Tolja is 42. Voordat hij in die oorlog werd meegezogen, werkte hij als vertaler, eerst van Franse 19e eeuwse essays, later van belangrijke Russische werken. Dat laatste hield na de brute inval in Oekraïne abrupt op: alles wat Russisch was, werd van de ene op de andere dag afgewezen in Nederland. Zijn emoties reageert hij af door te gokken en raakt verslaafd. Vanzelfsprekend verliest hij binnen de kortste keren zijn spaargeld, waarna de mysterieuze Van Kampen op zijn pad komt en zijn financiële problemen in een mum van tijd zijn opgelost. Dat hij het bijna met zijn leven heeft moeten bekopen, dat Van Kampen een deel van diens beloften niet heeft ingelost, drijft hem terug naar Amsterdam. En natuurlijk om zijn geliefde Zita weer in de armen te kunnen sluiten, om haar te vertellen over de dood gewaande Roman. Daar verneemt hij via een mysterieus telefoontje dat zijn geliefde is overleden, waarna hij vlucht naar Parijs.
Uit een loopgraaf heeft Tolja een katertje meegenomen, een blind en doofstom diertje; zijn “knul”. Als hij in een Parijse boekhandel het boekje Guerre van Louis-Ferdiand Céline ziet liggen, weet hij hoe hij het katje zal noemen: Céline. Hij smokkelt het mee in zijn hotelkamer. De zorg voor het diertje is wellicht de enige reden dat hij het volhoudt.

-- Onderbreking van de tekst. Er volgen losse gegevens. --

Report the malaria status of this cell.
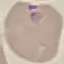
Parasitized.

image type = cell patch, automatically extracted from a larger field of view and resized to 64 × 64 pixels
capture = smartphone camera at the microscope eyepiece
stain = Giemsa
preparation = thin blood smear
Assess the morphology of the erythrocytes.
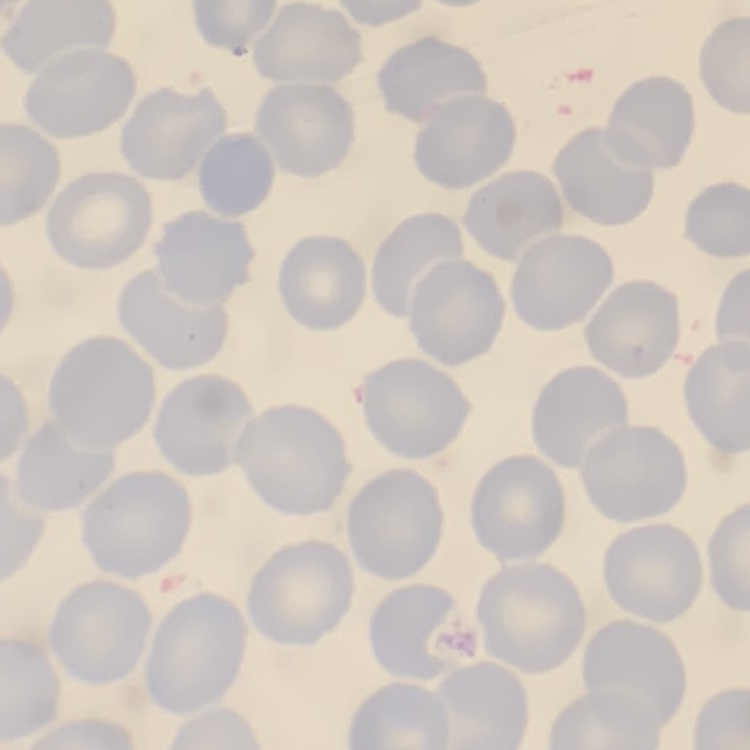
They show no rouleaux formation.

{
  "stain": "Field's or Giemsa",
  "image_type": "square crop of a larger photomicrograph",
  "preparation": "thin blood film"
}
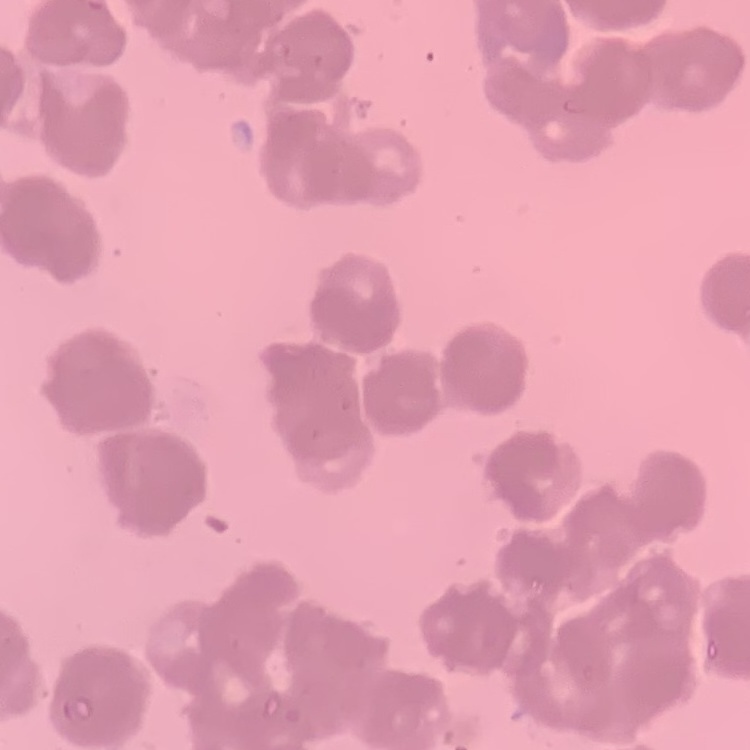
Summary:
  - Red blood cell morphology: rouleaux formation
  - Image type: one tile cut from a larger photomicrograph
  - Stain: Field's or Giemsa
  - Preparation: thin peripheral smear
Report the malaria status of this cell.
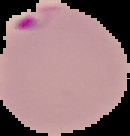
It is parasitized.

preparation = thin blood film
image size = 130×136 pixels
image type = cell region segmented out of the field of view; surrounding area masked to black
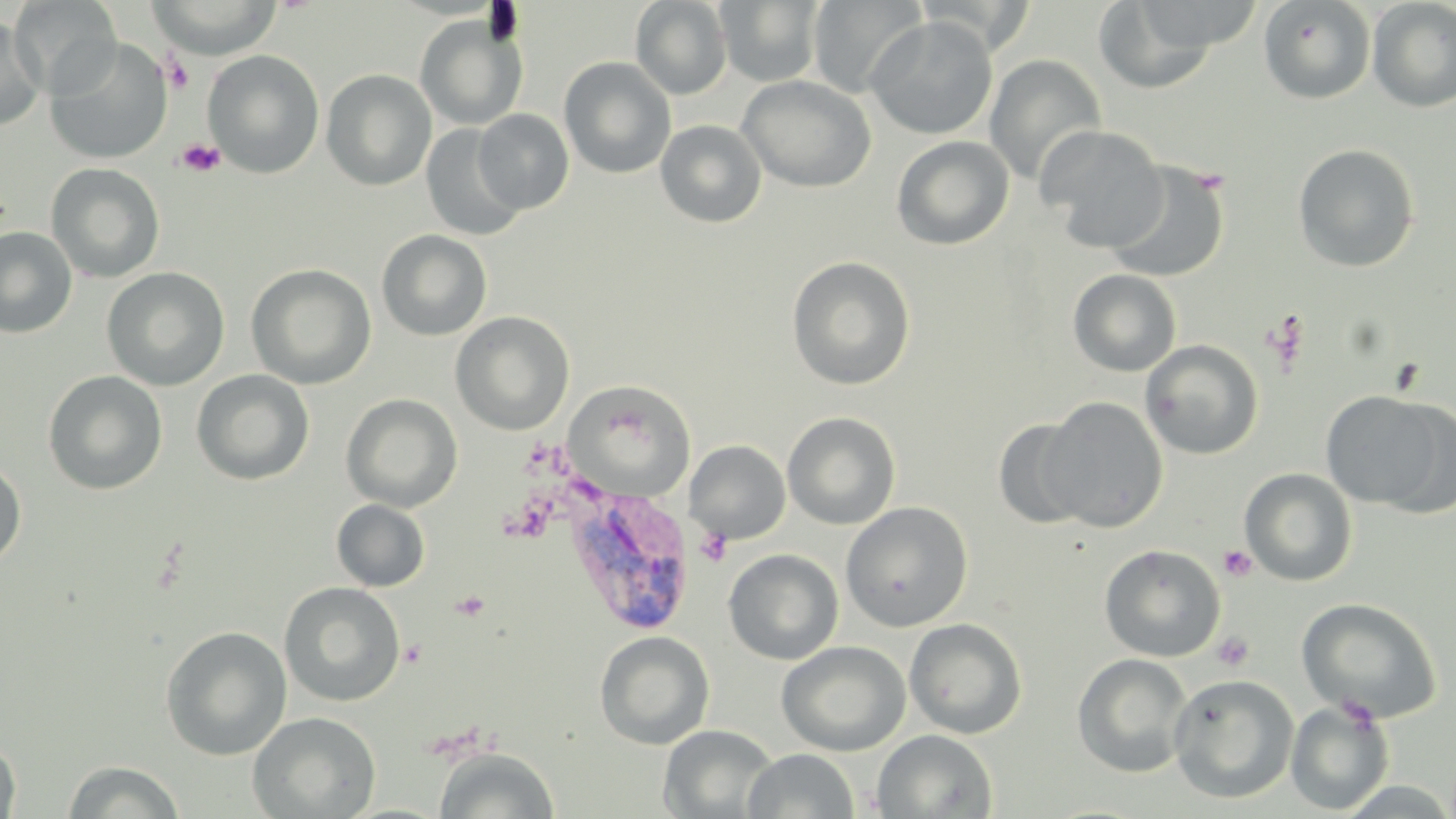

slide_level_diagnosis: Plasmodium vivax
uninfected_red_blood_cell_locations: 'approximate bounding boxes as [x1, y1, x2, y2] in pixels: [8, 0, 122, 98], [807, 0, 927, 98], [913, 0, 1039, 56], [1257, 0, 1376, 105], [145, 1, 282, 59], [630, 1, 732, 100], [715, 1, 826, 86], [1091, 1, 1228, 95], [1367, 1, 1456, 113], [415, 14, 527, 131], [864, 16, 998, 140], [0, 17, 46, 132], [44, 37, 173, 164], [202, 50, 325, 178], [984, 54, 1107, 187], [559, 57, 676, 178], [321, 69, 436, 190], [737, 75, 876, 193], [473, 109, 574, 213], [655, 119, 767, 228], [421, 123, 527, 241], [1038, 125, 1170, 252], [891, 135, 1015, 250], [1293, 143, 1420, 273], [1104, 160, 1230, 284], [45, 162, 166, 283], [0, 226, 77, 339], [377, 230, 493, 341], [786, 256, 916, 390], [246, 263, 376, 389], [101, 267, 230, 391], [1068, 269, 1182, 377], [450, 311, 575, 435], [1140, 339, 1264, 460], [191, 369, 314, 486], [43, 370, 167, 495], [565, 382, 696, 497], [1319, 389, 1453, 513], [341, 393, 463, 512], [1039, 397, 1169, 533], [782, 411, 901, 530], [991, 417, 1094, 530], [686, 440, 790, 544], [0, 459, 27, 568], [1240, 468, 1357, 587], [331, 499, 430, 591], [840, 501, 974, 632], [1099, 544, 1226, 662], [723, 548, 844, 665], [279, 581, 406, 707], [1295, 597, 1443, 723], [904, 617, 1028, 739], [160, 626, 292, 760], [594, 630, 715, 750], [777, 641, 911, 756], [1073, 653, 1194, 778], [1168, 673, 1300, 804], [1285, 699, 1395, 815], [247, 711, 382, 818], [658, 725, 779, 818], [872, 729, 997, 818], [0, 736, 21, 819], [434, 746, 559, 818], [743, 748, 860, 818], [60, 760, 186, 819]'
stain: May-Grünwald-Giemsa
plasmodium_vivax_infected_red_blood_cell_locations: 'approximate bounding boxes as [x1, y1, x2, y2] in pixels: [562, 486, 697, 638]'
image_size: 1456×819 pixels
modality: light microscopy
preparation: thin blood film
field_of_view: one of a larger specimen
platelet_locations: 'approximate bounding boxes as [x1, y1, x2, y2] in pixels: [162, 56, 195, 93], [175, 137, 225, 178], [1262, 308, 1311, 374], [694, 528, 732, 566], [1218, 545, 1258, 582], [1211, 631, 1255, 672]'
magnification: 1000x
Report the malaria status of this cell.
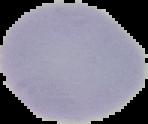
It is uninfected.

Image is 148×124 pixels. The area outside the segmented cell region is set to black. From a thin blood film.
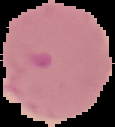

Segmented cell region on a black background. Image is 115×127 pixels. From a thin blood film. Malaria status: parasitized.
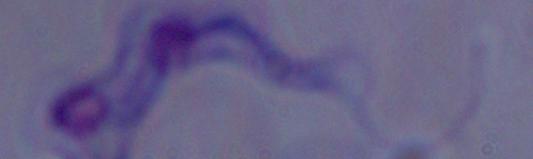
A trypanosome is seen. Micrograph. 1000x magnification.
Identify the parasite.
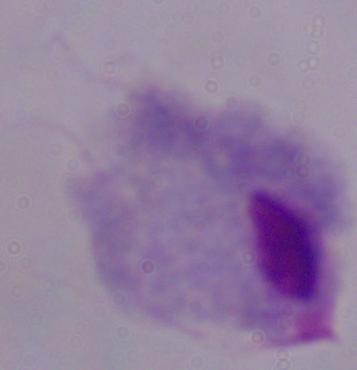

This is a trichomonad.

Photomicrograph. 1000x magnification.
Classify this cell by malaria status.
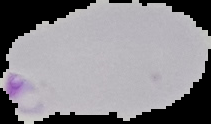

It is parasitized.

Summary:
  - Image type: segmented cell region with the area outside set to black
  - Image size: 211×124 pixels
  - Preparation: thin blood film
State which cell type is depicted.
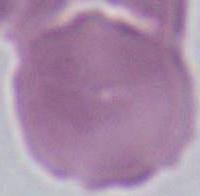

An erythrocyte.

modality: photomicrograph
magnification: 1000x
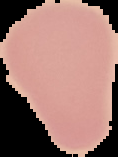

{
  "image_size": "118×157 pixels",
  "image_type": "cell region segmented out of the field of view; surrounding area masked to black",
  "result": "no Plasmodium parasites seen",
  "preparation": "thin blood smear"
}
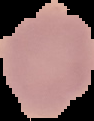
image_size: 94×121 pixels
image_type: cell region segmented out of the field of view; surrounding area masked to black
preparation: thin blood film
malaria_status: uninfected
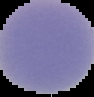
From a thin blood film. Image is 94×97 pixels. Cell region segmented out of the field of view; the surrounding area is masked to black. Malaria status: uninfected.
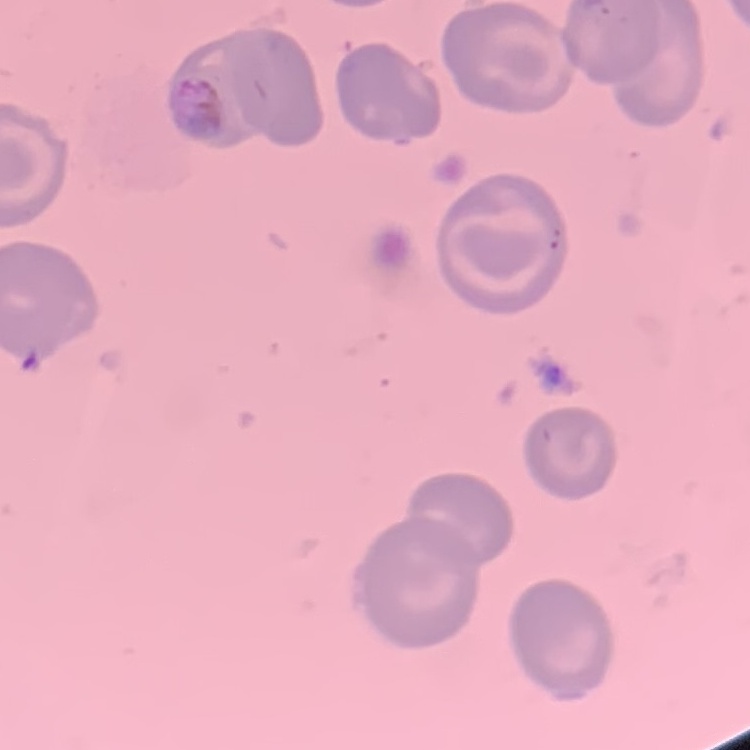 The erythrocytes show no rouleaux formation. Thin peripheral smear. Square crop of a larger photomicrograph. Stained with either Field's or Giemsa.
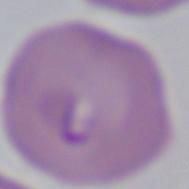

Summary:
  - Identification: Babesia
  - Modality: micrograph
  - Magnification: 1000x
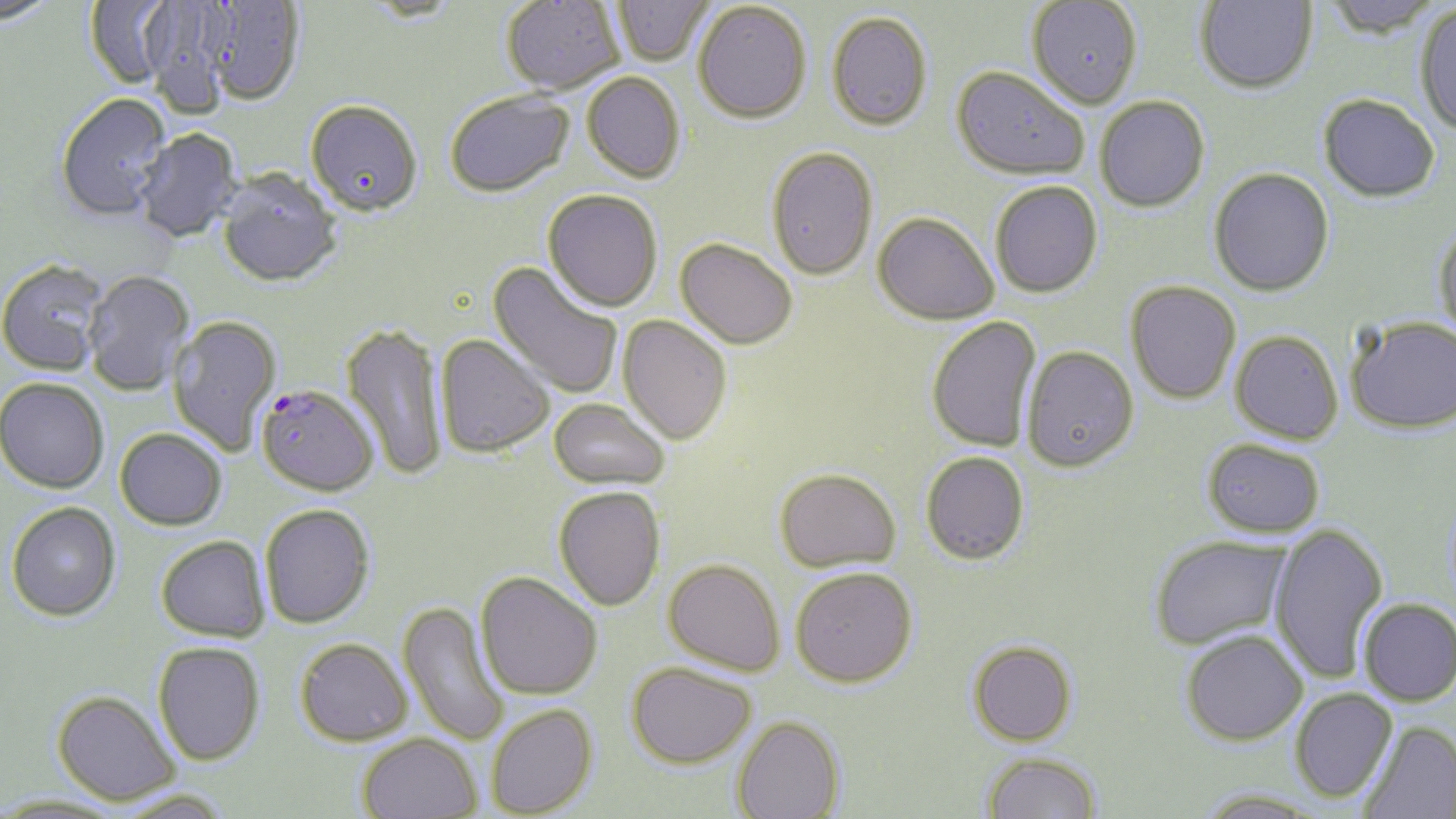
Approximate bounding boxes as [x1, y1, x2, y2] in pixels. Plasmodium falciparum-infected red blood cell locations: [256, 384, 378, 496]. Uninfected red blood cell locations: [501, 0, 624, 96], [612, 0, 713, 67], [1027, 0, 1141, 109], [1321, 0, 1444, 38], [85, 1, 177, 91], [1195, 1, 1317, 94], [201, 2, 306, 107], [693, 2, 811, 123], [143, 3, 231, 119], [1414, 4, 1456, 137], [826, 11, 933, 130], [951, 66, 1090, 181], [582, 72, 686, 183], [445, 90, 575, 199], [1318, 94, 1440, 202], [55, 95, 173, 223], [1095, 96, 1210, 212], [305, 101, 424, 220], [135, 129, 243, 244], [766, 146, 878, 280], [1208, 167, 1334, 296], [217, 171, 342, 289], [989, 181, 1102, 297], [542, 190, 662, 312], [873, 212, 999, 324], [1432, 221, 1456, 341], [675, 238, 798, 349], [0, 261, 109, 377], [487, 261, 624, 401], [83, 271, 194, 396], [1125, 280, 1242, 404], [168, 315, 282, 456], [618, 315, 732, 445], [1345, 315, 1456, 434], [926, 317, 1043, 452], [341, 321, 449, 482], [1230, 331, 1343, 444], [436, 334, 555, 458], [1022, 346, 1138, 472], [0, 378, 110, 494], [549, 398, 670, 490], [115, 428, 227, 530], [1202, 439, 1326, 536], [920, 451, 1029, 565], [774, 467, 901, 572], [553, 486, 666, 610], [6, 502, 121, 621], [259, 504, 374, 628], [1269, 522, 1388, 683], [156, 535, 271, 642], [1149, 535, 1293, 651], [663, 558, 785, 676], [790, 567, 917, 687], [476, 572, 603, 699], [1358, 598, 1456, 705], [397, 600, 511, 746], [1180, 629, 1308, 745], [294, 638, 412, 745], [967, 639, 1079, 746], [153, 642, 265, 765], [626, 662, 757, 767], [1290, 689, 1397, 802], [51, 690, 181, 806], [485, 704, 598, 817], [731, 715, 846, 819], [1358, 721, 1456, 819], [356, 733, 482, 819], [980, 751, 1103, 818], [110, 791, 236, 819], [0, 795, 125, 819]. Slide-level diagnosis: Plasmodium falciparum. Optical microscopy. Image is 1456×819 pixels. Thin blood film. May-Grünwald-Giemsa stain. 1000x magnification. Single field of view.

In Céline schakelt Waterdrinker van Parijs naar Terneuzen, van Amsterdam naar Moskou. Hij herhaalt gebeurtenissen die de locaties met elkaar verbinden. Meerdere thrilleraspecten heeft hij verweven in de roman, al worden die nauwelijks uitgewerkt. Te denken valt aan de dood van Zita, Van Kampen, het mysterieuze telefoontje: “Iemand die in dienst treedt van een vreemde krijgsmacht verliest niet automatisch het Nederlanderschap. Daarvoor moet er eerst sprake zijn van oorlogsmisdaden.” – heeft de AIVD misschien foto’s van zijn gedrag in de oorlog?
Waterdrinker heeft bewondering ‘voor schrijvers die dingen kunnen verzinnen’. In zijn werk verweeft hij altijd persoonlijke ervaringen en gebeurtenissen. Ook liefde speelt in ieder werk een rol. De liefde tussen Tolja en Zita is echter oppervlakkig in Céline. Áls er al sprake is van liefde, dan is het wel van de getraumatiseerde protagonist tot het katje, maar hier is eerder sprake van zorg. In tegenstelling tot schrijvers als Thomas Rosenboom of Gie Bogaert werkt Waterdrinker niet vanuit een gedetailleerd schema, maar komen de zinnen hem als het ware spontaan aanwaaien, hij schrijft voor de vuist weg. Moraliserend wil hij niet zijn, zoals hij op 25 mei bij boekhandel Donner vertelde. Maar is dat zo? In Céline blijkt zijn kritiek op ambtenaren die besluiten nemen met grote gevolgen voor de mensen die het betreft: “Na afloop van hun werk gaan ze wandelen”, terwijl zij hen naar het front sturen. Of zoals die opmerking over het verlies van Nederlanderschap. Ook het feit dat Tolja’s vaders diploma niet erkend wordt in Nederland (wellicht vanuit angst voor spionage). In een van zijn beste romans, Poubelle, stelt hij de hypocrisie van de EU ter sprake en vooral die van Frans Timmermans in zijn toespraak op het Maidan plein in 2014. In De rat van Amsterdam steekt hij zijn kritiek op de huidige maatschappij, en in het bijzonder de rol van Bernard van Oranje met zijn huisjesmelkerspraktijken, niet onder stoelen of banken. Dus als Waterdrinker zegt dat hij niet moraliserend schrijft, geloof hem op zijn woord, maar neem wel wat van zijn boodschappen mee. Afsluitend: Céline is een prachtige roman, met en zonder te moraliseren.